Él mismo es parte de una tradición, el Actors Studio. Pacino vuelve allí de vez en cuando a dar charlas, comprometido con el Método, convertido él mismo en leyenda. “No soy capaz hoy en día de definir lo que es una actuación del Método. Sólo puedo apuntar que creo que el actor debe hacer un gran trabajo personal. ¿Yo, leyenda? Por favor, leyenda era Marlon Brando. Y claro, le imité cuando yo era joven. Luego llegaron los setenta, la aceleración de dos películas por año, los excesos, los olvidos provocados por esos excesos... Me refugié en el teatro para volver a la esencia de la actuación. Vale, cedo en que soy una personalidad conocida. Y contra ello no puedo batallar. Solo me queda el recurso de ser lo más ecléctico posible en mis elecciones laborales”.

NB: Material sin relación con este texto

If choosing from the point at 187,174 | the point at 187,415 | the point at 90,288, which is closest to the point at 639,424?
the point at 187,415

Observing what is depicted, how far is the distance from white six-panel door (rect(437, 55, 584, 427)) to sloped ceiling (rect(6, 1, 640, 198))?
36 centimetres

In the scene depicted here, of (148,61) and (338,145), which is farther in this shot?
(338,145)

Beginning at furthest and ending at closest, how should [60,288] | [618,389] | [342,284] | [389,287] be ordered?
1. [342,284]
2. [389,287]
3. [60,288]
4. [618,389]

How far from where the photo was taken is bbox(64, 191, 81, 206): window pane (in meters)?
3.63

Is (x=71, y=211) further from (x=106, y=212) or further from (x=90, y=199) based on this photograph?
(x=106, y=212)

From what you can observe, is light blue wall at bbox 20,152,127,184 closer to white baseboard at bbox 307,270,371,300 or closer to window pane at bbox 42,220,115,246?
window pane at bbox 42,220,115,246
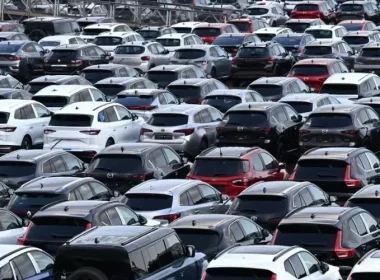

En las tablas mantiene la llama. “El teatro se basa en la repetición. Y a mí esa repetición me provoca avaricia, ganas de volver a crear momentos mágicos. Las palabras ya están escritas, pero tú inventas sentimientos”.
El actor, Oscar por uno de sus trabajos más almibarados, Esencia de mujer, rehúsa reflexionar sobre su pasado. “Es que no puedo sacar conclusiones porque la vida es incontrolable. Un día te levantas con ganas de hacer un montón de cosas, otro te duele todo el cuerpo y recuerdas aquellas jornadas de tus tiempos de bebedor [risas]... Sé la edad que tengo, y que el mundo cambia a toda velocidad. Nadie es culpable de ello. Con los años sabes que te quedan dos cosas: tu imaginación y tus recuerdos. No estamos hablando de cine, lo siento, pero me gustaría entrar en esos aspectos psicológicos de la vida. Porque por mucho que algunos se la arroguen, nadie tiene la completa habilidad de entender las cosas, los acontecimientos, la vida. Y eso justo es lo que amo de la interpretación: ni todo es inteligible ni todo es asible”.
Eso sí, agradece a Dios, “todas las películas” que ha hecho. “Y las que no, pues ahí se quedaron. Por favor, no me hagan volver a hablar del pasado [risas]. ¿Les he dicho ya que no recuerdo bien los setenta? [carcajadas]. ¿Saben lo que me gusta? Cuando alguien viene, te saluda, soy amable y se va diciendo a un amigo: ‘Mira, pues es un tío agradable”. ¿Y que les diría a los jóvenes actores que quieren ser el nuevo Pacino? “Chavales, ahí tenéis el guante”.